Türkiye, 14 Mayıs'ta sandığa gidiyor.

Merakla beklenen 2023 seçimlerine tam olarak 60 gün kaldı...

Sürecin son düzlüğüne girilirken, siyasi arena gün geçtikçe daha da hararetleniyor.

Partiler, "bir oy daha" düşüncesi ile seçim kampanyalarını aralıksız devam ettiriyor.

Cumhurbaşkanlığı seçiminde, Recep Tayyip Erdoğan'ın karşısına Kemal Kılıçdaroğlu çıkacak...

Millet İttifakı, geçirdiği krizin ardından toparlanmaya çalışırken, Cumhur İttifakı ise her geçen gün daha da büyüyor.

Seçmenin oyunu kazanabilmek için çeşitli senaryolar ortaya atan Kemal Kılıçdaroğlu, bu kez de Zafer Partisi algısını denedi.

Zafer Partisi Genel Başkanı Ümit Özdağ, Suriyelilere olan düşmanlığı ile öne çıkıyor.

Kılıçdaroğlu ise Özdağ'a oy kaptırmamak adına sınıra indi...

Kemal Kılıçdaroğlu, burada "Suriyelileri göndereceğim" çıkışında bulundu.
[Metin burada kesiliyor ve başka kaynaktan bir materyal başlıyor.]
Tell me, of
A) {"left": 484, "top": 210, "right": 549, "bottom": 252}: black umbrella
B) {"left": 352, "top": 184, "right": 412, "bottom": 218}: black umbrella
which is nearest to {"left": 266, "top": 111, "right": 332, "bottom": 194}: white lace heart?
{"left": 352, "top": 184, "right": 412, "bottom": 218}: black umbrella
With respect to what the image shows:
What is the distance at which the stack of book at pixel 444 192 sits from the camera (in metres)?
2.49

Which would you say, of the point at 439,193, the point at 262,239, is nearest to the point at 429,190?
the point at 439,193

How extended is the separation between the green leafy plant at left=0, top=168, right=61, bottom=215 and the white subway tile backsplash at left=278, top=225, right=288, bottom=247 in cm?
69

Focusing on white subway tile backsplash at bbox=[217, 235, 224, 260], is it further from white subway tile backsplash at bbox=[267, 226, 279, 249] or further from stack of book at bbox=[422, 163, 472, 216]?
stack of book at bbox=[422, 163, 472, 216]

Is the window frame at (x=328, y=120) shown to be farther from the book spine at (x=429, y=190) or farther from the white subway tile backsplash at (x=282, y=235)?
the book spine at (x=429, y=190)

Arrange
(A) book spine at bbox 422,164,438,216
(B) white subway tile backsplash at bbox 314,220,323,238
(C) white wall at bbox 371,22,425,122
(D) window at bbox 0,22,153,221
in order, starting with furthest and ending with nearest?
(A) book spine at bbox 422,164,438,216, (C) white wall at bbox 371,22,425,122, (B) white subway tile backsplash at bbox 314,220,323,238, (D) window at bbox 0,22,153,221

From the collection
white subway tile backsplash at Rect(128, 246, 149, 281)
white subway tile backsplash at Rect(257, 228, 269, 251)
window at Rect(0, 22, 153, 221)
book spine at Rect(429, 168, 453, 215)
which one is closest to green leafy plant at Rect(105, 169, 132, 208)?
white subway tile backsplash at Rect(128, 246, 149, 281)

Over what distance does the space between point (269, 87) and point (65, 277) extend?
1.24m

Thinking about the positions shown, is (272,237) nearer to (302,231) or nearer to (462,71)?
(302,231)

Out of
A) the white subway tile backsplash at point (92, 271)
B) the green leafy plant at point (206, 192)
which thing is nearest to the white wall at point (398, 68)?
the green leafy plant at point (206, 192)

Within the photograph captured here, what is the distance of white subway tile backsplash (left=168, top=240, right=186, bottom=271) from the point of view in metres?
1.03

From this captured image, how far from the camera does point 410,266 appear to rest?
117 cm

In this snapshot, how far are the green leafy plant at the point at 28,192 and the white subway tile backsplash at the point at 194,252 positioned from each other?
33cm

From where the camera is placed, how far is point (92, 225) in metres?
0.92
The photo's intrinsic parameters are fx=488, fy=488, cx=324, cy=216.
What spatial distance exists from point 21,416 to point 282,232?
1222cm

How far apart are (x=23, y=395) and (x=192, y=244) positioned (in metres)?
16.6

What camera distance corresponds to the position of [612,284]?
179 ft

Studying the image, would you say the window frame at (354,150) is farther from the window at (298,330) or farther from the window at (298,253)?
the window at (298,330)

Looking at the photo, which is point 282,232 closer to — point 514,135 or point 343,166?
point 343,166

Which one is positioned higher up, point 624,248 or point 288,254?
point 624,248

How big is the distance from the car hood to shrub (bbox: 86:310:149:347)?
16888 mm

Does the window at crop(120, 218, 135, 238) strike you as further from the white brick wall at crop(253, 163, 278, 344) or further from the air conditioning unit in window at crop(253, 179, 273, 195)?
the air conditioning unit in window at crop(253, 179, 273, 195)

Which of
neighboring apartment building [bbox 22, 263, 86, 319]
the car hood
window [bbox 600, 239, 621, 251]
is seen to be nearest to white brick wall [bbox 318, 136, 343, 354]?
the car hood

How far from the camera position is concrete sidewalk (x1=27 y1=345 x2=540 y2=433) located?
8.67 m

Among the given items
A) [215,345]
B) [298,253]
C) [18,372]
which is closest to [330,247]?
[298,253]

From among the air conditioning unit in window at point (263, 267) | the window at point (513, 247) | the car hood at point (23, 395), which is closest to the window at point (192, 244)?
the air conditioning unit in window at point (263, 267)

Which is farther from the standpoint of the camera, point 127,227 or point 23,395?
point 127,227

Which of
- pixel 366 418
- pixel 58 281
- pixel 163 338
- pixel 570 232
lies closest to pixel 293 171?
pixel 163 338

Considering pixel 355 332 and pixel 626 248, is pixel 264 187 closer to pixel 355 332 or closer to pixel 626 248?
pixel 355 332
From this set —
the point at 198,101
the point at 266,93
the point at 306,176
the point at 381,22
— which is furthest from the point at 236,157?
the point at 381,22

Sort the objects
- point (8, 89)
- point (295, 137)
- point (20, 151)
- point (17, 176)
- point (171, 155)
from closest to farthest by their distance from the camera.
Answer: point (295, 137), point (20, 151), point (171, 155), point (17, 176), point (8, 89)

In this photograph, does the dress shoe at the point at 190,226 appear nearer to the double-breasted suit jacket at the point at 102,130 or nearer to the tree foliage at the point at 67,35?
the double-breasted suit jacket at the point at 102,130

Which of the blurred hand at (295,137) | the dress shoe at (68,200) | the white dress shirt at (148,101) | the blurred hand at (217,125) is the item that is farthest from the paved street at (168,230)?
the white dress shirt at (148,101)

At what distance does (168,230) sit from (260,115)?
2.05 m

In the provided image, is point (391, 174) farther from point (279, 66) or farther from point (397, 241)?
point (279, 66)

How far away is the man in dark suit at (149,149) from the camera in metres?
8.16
Hatay'ın Suriye sınırında yer alan Kuşaklı köyünde, iktidara gelmeleri halinde tüm Suriyelileri ülkelerine geri göndereceğini söyleyen Kılıçdaroğlu şu ifadelerle devam etti;

"Suriyelileri iki yıl içinde göndereceğiz"
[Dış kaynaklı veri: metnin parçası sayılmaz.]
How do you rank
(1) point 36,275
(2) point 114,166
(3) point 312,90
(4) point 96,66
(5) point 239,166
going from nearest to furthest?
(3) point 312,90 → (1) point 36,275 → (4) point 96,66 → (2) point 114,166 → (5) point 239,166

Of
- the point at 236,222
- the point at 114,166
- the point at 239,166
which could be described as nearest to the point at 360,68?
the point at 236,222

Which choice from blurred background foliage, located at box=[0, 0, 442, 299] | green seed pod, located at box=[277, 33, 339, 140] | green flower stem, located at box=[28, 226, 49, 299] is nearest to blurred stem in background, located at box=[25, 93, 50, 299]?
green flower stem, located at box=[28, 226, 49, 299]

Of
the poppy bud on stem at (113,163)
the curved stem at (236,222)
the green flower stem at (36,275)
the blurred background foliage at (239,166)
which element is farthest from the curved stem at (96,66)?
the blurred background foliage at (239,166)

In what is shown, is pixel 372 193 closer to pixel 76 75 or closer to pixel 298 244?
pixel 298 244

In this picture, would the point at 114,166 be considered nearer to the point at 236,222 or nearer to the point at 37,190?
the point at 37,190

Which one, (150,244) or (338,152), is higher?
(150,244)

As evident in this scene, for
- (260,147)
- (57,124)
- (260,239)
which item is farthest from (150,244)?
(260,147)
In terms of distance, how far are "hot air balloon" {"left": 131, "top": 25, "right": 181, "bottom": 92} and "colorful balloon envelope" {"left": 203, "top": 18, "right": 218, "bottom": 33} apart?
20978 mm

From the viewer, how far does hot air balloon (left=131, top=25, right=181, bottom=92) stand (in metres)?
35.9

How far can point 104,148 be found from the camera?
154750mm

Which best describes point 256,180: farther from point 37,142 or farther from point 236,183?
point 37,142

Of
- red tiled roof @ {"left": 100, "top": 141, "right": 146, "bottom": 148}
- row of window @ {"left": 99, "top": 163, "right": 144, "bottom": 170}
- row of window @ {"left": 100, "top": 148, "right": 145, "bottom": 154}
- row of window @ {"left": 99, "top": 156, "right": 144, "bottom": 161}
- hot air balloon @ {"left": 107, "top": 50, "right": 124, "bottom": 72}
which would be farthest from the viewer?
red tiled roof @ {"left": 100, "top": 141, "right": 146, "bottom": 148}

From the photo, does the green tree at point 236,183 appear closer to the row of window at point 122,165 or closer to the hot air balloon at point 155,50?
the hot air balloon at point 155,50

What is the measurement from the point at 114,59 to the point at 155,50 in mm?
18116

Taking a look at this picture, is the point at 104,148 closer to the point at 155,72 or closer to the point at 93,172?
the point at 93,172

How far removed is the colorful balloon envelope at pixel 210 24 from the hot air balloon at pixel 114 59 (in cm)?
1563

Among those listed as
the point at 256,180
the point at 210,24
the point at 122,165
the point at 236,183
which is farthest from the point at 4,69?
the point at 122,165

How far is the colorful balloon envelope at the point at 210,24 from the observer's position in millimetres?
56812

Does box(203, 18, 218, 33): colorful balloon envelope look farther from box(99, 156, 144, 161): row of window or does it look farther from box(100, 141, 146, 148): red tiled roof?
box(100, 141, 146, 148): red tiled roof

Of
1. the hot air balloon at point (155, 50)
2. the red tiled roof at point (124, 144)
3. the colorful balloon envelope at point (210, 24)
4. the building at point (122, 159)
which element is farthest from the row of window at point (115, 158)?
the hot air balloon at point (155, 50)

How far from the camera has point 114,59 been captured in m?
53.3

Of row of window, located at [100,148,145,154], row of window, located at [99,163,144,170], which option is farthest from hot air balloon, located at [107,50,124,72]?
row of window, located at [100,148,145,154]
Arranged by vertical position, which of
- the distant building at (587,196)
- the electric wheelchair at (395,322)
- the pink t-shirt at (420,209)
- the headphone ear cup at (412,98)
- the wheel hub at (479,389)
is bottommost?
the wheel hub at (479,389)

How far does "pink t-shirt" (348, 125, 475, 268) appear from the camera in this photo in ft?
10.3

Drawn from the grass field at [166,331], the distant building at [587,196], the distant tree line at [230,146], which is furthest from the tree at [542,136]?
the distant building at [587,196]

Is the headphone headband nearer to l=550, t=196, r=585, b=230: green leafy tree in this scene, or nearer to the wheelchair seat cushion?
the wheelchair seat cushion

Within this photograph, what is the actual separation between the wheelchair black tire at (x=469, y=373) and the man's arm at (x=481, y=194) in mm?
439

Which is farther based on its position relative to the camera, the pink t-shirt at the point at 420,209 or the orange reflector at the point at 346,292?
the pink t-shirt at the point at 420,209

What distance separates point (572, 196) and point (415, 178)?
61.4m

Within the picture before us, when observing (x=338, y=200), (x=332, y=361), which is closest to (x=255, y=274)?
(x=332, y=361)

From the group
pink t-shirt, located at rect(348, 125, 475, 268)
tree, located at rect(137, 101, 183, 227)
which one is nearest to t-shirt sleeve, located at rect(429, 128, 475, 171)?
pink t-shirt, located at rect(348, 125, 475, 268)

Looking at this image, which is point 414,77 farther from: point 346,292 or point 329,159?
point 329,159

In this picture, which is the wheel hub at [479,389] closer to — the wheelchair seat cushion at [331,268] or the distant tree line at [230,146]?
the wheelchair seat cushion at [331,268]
Buraya iki nedenle geldim. Arkamda gördüğünüz Suriye sınırı. Bu necip milletin alnına kara bir leke sürmeden, ırkçılık gibi kara bir leke sürmeden Suriyeli kardeşlerimizi en geç iki yıl içinde kendi anavatanlarına göndereceğiz. Bunu herkesin bilmesini isterim. Suriyeli kardeşlerimizi göndereceğiz aynı zamanda Türkiye’yi bu bölgenin, Akdeniz’in en güçlü lider ülkesi haline getireceğiz.
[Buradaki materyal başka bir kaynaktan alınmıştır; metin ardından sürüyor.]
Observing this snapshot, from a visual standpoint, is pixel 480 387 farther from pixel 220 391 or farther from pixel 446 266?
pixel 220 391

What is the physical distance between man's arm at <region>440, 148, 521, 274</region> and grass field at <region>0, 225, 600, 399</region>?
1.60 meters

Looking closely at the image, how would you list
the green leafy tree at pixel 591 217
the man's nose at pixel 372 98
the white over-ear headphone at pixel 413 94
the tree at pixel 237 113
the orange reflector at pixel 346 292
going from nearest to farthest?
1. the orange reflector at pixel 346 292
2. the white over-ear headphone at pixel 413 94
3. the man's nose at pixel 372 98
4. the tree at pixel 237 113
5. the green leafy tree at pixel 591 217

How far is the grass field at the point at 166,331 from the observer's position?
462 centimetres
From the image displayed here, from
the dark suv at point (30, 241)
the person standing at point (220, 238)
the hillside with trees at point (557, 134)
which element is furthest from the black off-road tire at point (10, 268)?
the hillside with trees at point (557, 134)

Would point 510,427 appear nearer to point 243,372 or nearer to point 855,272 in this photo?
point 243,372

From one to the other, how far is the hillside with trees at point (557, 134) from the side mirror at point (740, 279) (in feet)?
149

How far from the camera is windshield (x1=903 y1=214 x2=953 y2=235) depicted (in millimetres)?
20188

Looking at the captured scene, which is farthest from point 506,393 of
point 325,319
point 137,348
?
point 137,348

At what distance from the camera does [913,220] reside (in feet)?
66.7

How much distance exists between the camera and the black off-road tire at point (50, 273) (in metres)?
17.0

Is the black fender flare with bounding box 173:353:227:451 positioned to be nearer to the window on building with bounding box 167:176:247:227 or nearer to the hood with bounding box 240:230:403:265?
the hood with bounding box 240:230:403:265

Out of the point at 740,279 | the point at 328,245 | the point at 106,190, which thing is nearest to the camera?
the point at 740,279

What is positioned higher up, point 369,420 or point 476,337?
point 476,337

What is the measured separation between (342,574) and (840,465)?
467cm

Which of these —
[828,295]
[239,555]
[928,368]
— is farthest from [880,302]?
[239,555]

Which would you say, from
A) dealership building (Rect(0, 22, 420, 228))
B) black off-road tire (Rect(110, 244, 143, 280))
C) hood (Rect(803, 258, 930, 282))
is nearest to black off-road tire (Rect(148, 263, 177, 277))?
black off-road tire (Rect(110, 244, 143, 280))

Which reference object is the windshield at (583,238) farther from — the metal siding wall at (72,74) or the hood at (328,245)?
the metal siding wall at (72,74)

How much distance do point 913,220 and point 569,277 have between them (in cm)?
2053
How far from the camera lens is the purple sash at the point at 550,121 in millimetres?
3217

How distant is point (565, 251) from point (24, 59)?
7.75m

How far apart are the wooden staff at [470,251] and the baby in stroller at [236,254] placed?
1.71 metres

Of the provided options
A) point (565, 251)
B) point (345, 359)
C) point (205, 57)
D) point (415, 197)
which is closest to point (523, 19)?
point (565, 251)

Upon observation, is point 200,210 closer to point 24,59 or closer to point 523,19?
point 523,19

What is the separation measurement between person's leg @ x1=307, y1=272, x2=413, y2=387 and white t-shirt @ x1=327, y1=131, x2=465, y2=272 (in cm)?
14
"Afganları geldikleri ülkeye geri iade edeceğiz"

İran sınırını açıp, Türkiye’ye gelen Afganları da geldikleri ülkeye geri iade edeceğiz. Bunu, Suriye’nin de İran’ın da Afganistan’ın da bilmesini isterim. Açık ve net söylüyoruz, arkamızda gizli bir hesap yok. Hiçbir ülkeye hiçbir vatandaşa, daha doğrusu hiçbir yabancıya karşı ön yargımız yok. Ama biz, kendi ülkemizde özgürce yaşamak istiyoruz. Kendi ülkemizin demografik yapısının değişmesini istemiyoruz.

"Hiç kimse elini kolunu sallayarak sınırdan giremeyecek"

İkinci konu… Defalarca söyledim bütün sınır kapılarında yazar "hudut namustur" der. Hududun namus olmasının temel gerekçesi egemenlik sınırlarımızın belirlendiği alandır. O çizgilerin içinde kalan bizim egemenlik sınırlarımızdır. Egemenlik sınırlarımızı korumak da bizim namus borcumuzdur. Dolayısıyla yol geçen hanına dönen sınır kapılarımızı kesinlikle cumhurbaşkanlığımızda tam tersini yapacağız. Her sınır kapısı bizim namusumuz olacak. Hiç kimse elini kolunu sallayarak bu sınırlardan Türkiye’ye giremeyecek.